The 2018 NFL season has been defined by the “trickle up” of trends from college football. The offenses from Kansas City to Houston to Los Angeles (Rams) to Chicago have shown the heavy influence of spread and pass-happy concepts that have defined the college game the past 15 years. In terms of schemes, it’s arguable that it’s been decades since college football and pro football were this closely intertwined.
That’s the first of a confluence of circumstances that makes this coaching cycle the most probable in years for the NFL to pluck a college head coach. Combine the merging schematics with a dearth of qualified NFL candidates and a particularly intriguing list of college candidates, and there’s a strong expectation for the NFL to poach at least one college coach during this cycle.
“[The NFL pool] is a smaller sample than it’s been in a while,” said former NFL executive Mike Lombardi, who writes for The Athletic and hosts the GM Street podcast. “You’ve got one-third of the work force that gets turned over every year. Bill Walsh always said, ‘If you want to be a head coach, go be a head coach.’ There’s something to be said for guys who’ve run a program.”
There are already openings at Cleveland and Green Bay. The New York Jets are also certain to need a new coach, and then there’s a crew of teams that will have difficult decisions down the stretch – Denver Broncos, Cincinnati Bengals, Dallas Cowboys, Baltimore Ravens, Carolina Panthers, Miami Dolphins, Tampa Bay Buccaneers and Arizona Cardinals.
Who is the NFL looking for? Here’s a list of the 10 most-coveted college coaches who may get a chance at the next level.
1. Lincoln Riley, Oklahoma
He’s the quintessential hot coach, as his quarterback and play-calling expertise draw inevitable comparisons to Sean McVay in Los Angeles. The Cleveland opening has drawn buzz because he coached Baker Mayfield at OU and is adored by the quarterback. The lingering issue is his program’s defensive ambivalence.
2. Matt Campbell, Iowa State
He’s an Ohio native, which makes the Cleveland talk intriguing. He’s resuscitated Iowa State into a relevant program, which has the NFL intrigued. Don’t underestimate the power of Mount Union ties, even in the NFL.
3. David Shaw, Stanford
He’s always been the most coveted, but never shown a burning desire to leave Stanford. He’s coaching at his alma mater, believes in the place deeply and his family loves living there. He’ll always been considered, but nothing likely imminent here.
4. Jim Harbaugh, Michigan
There are ties to the Dolphins through owner Stephen Ross, one of the school’s most powerful donors.

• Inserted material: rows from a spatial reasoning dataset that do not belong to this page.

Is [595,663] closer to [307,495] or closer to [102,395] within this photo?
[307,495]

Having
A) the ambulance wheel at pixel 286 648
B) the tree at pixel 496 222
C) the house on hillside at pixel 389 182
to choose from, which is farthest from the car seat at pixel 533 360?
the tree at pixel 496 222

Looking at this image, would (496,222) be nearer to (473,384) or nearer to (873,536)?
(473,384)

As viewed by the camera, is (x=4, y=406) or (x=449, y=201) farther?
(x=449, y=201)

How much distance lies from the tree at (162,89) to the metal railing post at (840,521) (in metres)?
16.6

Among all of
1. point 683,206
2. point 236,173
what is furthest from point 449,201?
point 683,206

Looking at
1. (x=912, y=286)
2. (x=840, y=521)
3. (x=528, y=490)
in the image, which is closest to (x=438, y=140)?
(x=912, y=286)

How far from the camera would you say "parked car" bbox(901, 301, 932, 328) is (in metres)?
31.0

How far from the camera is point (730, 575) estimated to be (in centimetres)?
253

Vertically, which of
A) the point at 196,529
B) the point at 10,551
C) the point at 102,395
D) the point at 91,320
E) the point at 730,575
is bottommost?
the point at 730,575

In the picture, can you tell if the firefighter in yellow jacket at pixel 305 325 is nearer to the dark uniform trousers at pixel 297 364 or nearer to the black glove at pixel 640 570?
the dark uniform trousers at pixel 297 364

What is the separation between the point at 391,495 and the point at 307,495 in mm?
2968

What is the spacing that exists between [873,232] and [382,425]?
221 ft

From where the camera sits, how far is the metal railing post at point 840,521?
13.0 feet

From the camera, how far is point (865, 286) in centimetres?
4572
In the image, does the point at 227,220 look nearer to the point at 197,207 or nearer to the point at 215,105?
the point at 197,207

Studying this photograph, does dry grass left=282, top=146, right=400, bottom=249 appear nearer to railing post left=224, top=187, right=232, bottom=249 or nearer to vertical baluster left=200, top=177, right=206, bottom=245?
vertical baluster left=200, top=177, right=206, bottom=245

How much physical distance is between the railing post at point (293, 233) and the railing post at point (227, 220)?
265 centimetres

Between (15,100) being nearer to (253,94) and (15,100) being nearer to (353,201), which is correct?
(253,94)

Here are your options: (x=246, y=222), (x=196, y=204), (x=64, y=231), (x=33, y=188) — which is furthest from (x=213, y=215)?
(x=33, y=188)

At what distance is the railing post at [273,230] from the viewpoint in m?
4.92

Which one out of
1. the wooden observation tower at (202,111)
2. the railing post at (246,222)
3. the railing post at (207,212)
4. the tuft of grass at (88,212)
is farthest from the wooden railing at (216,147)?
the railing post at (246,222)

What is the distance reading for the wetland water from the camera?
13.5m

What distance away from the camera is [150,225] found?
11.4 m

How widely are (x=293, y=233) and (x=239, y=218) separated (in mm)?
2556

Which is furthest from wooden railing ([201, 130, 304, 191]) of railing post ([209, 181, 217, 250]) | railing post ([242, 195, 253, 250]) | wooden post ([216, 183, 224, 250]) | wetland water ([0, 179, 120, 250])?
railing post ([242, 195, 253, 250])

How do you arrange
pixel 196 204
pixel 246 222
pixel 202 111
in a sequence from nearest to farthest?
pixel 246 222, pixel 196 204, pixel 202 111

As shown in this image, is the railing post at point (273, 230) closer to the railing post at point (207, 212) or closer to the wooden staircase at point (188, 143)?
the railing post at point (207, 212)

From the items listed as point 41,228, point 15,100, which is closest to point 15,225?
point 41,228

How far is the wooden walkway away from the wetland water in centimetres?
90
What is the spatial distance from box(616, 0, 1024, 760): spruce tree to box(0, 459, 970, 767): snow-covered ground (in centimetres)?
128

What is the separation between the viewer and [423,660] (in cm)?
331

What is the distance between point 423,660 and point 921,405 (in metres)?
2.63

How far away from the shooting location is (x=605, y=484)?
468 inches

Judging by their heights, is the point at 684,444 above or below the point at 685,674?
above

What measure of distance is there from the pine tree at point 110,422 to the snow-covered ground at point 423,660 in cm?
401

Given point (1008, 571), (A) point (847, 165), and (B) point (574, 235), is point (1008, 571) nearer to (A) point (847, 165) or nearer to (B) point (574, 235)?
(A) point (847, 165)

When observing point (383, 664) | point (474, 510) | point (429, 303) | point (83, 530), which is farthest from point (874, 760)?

Harbaugh has decreased his antics at Michigan recently after wearing out his welcome in San Francisco, making the NFL seemingly more viable again. Does Urban Meyer’s departure from Ohio State change any dynamics? His NFL record of winning speaks for itself.
5. Pat Fitzgerald, Northwestern
The new $270 million facility on Lake Michigan makes any departure in the near future highly unlikely. The Bears will also be tied to Fitzgerald the next time that job opens. But for now, it remains difficult to see him leave.
6. Chris Petersen, Washington
There’s a feeling in the industry that Petersen may never leave Washington. He loves athletic director Jennifer Cohen, the relative anonymity in Seattle and has built up the culture and recruiting there. But NFL general managers have long been intrigued by his clean-cut ethos.
7. Kirby Smart, Georgia
It would take a lot to pull Smart from his alma mater, especially now that he’s starting to get the recruiting and development operating at Alabama-like levels. But the style of play and a year as an assistant in Miami make him an intriguing name down the line.
8. Brian Kelly, Notre Dame
This appears a logical window for departure, with an undefeated season and the program humming. He interviewed with the Eagles when Chip Kelly got the job in 2013. Could Tampa be intrigued?
9. Jeff Brohm, Purdue
We’ve already had enough Brohm drama this year, so there’s no chance he’d leave Purdue this winter. But down the road, he fits the new NFL paradigm – play-caller and quarterback guru – that franchises will inevitably try and replicate in the wake of the Rams’ success.
10. Matt Rhule, Baylor
This spot was a coin flip between Rhule and his old friend from their AAC days, Texas coach Tom Herman. I went with Rhule because he interviewed in Indianapolis last year and has NFL experience. Herman is also locked in for a few more seasons at Texas, which is better than many NFL jobs. Rhule is out of region in Waco and had a season with the Giants that helps in the eyes of NFL executives.